I also got online to Target and set up a baby registry. We'll eventually go into the store and use the scanning gun to fine tune the list, but to be honest, I'm kinda dreading that part. You see, one of the few fights Hubs and I have ever had occurred during our wedding registry process. It didn't have anything to do with the scanning gun, but more of the fact that Hubs, who is normally pretty indecisive, all of a sudden had an opinion about, well, damn near everything. Where was the easy going, indecisive gentleman I had been dating for 6+ years? :)
(In case you're wondering, the only other big arguments in our nearly 12 year relationship involve Brown Bagger (a former friend of mine) and White Castle.)I figure if I can keep our baby registry list updated online, we can minimize any potential differences of opinion and remain married during the pregnancy :)
Of course, I'm
not kidding. Hubs has already given great input into our purchases thus far (mainly the furniture), so I'm confident we'll make it through the baby registry without any major uprisings.
Oh, as an update on the nursery, we've decided to switch baby rooms. We originally were going to use the smaller room for the nursery, but Hubs talked me into using the bigger room. It makes more sense and will require less moving and rearranging (over the next few years). We spent this morning cleaning out the closets and deciding where the existing furniture will ultimately end up. Now Hubs just needs to
bribe ask our male friends for a few hours of their time one day so we can get it all moved about the house. With the three males he has in mind, it'll take just an hour or so to get it all moved.
The furniture arrives in May, so the room needs to be ready by the end of April. We already have some of those weekends committed to social events, so time seems to be limited. I'm not sure Hubs realizes that is just around the corner ;)
I'd like some of your thoughts on the set up of the nursery, but I'll address that in the next post.
In the meantime, I have a favor to ask. I know several people in the trying to conceive process who could use some prayers.
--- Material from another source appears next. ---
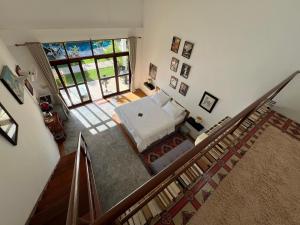 an overhead view of a bedroom with a bed at Tree Roots Retreat in Rayong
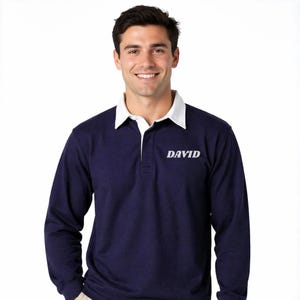 Può includere: Camicia da rugby blu navy a maniche lunghe con colletto bianco e il nome "DAVID" stampato in bianco. La camicia ha un classico colletto a polo e una paramontura con bottoni. Realizzata in un materiale morbido e confortevole.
Having been in their position for some time, my heart goes out to them. The testing, the doctor visits, waiting on results, wondering why your body isn't acting like it should...it is a very draining process. We know it well. Those friends and their situations are never far from my mind. Please say a quick prayer that their faith be strong and their prayers be heard. It would mean a lot to me if you'd do that.